Here's the problem: If you want to throw out what the originalists call "judge-made law" (interpretations of the Constitution that its drafters did not intend), then you don't get to throw out just Roe v. Wade on abortion, Baker vs. Carr on apportioning state legislatures, and Miranda on defendant's rights. You cannot board originalism like a trolley, ride it through the cases you don't like, and then get off back in 1953, when Earl Warren joins the Court, or even back in 1935, when the Court begins taking a more expansive view of Congressional authority to regulate interstate commerce.

No, if you want to argue originalism, you must also throw out all the judge-made law of the last half of the 19th century, too. And it is the cases of that era --cases that established that corporations have rights like individuals -- that Alito, Scalia, and Thomas are relying on to make their case for throwing out Congressional regulation of corporate political spending.

The key decision came in 1886, in Santa Clara County vs. Southern Pacific Railway. At the start of the case, the Chief Justice announced that the Court would not even hear arguments about whether the 14th amendment, guaranteed equal rights to all citizens, included corporations -- the Court simply declared that it did. In doing to, it ignored the well-established legal doctrine that once a state gave a corporation a privilege it constituted a contract that must be honored but also that the specific privileges granted came with its charter and did not extend beyond it.

Now this was judge-made law with a vengeance. It utterly upset the small-holder character of the original Constitution, with its deeply ingrained mistrust of corporations and other large economic institutions. But even after these cases, the Courts continued to rule that Congress and the states had the right to regulate some corporate political spending. (Indeed, in a 1978 case that restricted the right to limit corporate spending on ballot measures, Chief Justice Rehnquist dissented specifically because he did not feel that corporations were persons for purposes of political speech.)

Now what faces the Court in Citizens United v. the FEC is an effort to complete the judge-made revolution that begin in Santa Clara. Corporations would be granted not only the special privileges of their status (immortality, limited liability, protection from most criminal sanctions) but also the full range of political privileges of American citizens.
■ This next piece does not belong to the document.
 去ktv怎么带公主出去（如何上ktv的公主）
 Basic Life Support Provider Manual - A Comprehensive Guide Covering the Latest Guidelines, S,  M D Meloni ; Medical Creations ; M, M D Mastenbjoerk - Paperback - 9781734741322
And Alito, Scalia, and Thomas don't acknowledge this enormous incompatibility with their purported judicial doctrine, and few in the media have challenged them on it. (Briefs have been filed with the Supreme Court raising this issue -- but they get barely any public notice.)
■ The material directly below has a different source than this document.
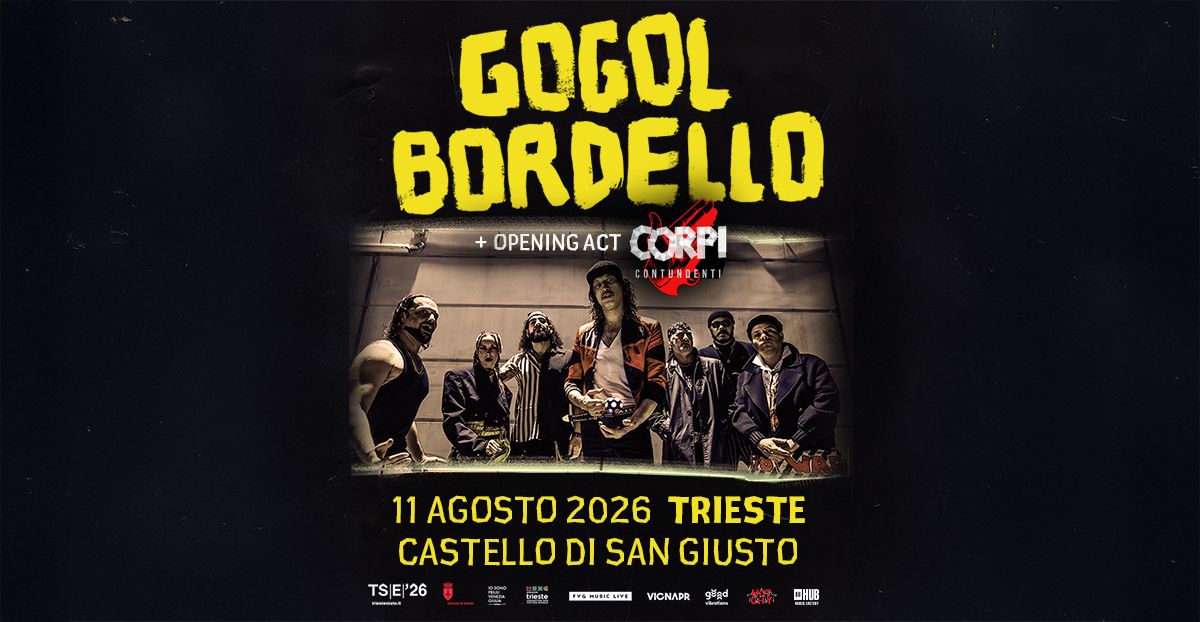 gogol bordello 11 agosto 2026 Trieste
In the oral arguments, newly arrived Justice Sotomayor raised openly from the bench, for the first time in decades, the question of whether the original corporate personhood cases like Santa Clara were rightly decided. If the Court overreaches in this case, it may find that it has done the thing that Bob Dole used to say was always the worst error you could make in politics -- to kick a sleeping dog. Americans have, by and large, forgotten or never heard of the Santa Clara decision. Do Roberts, Alito, Thomas and Scalia really want to remind them?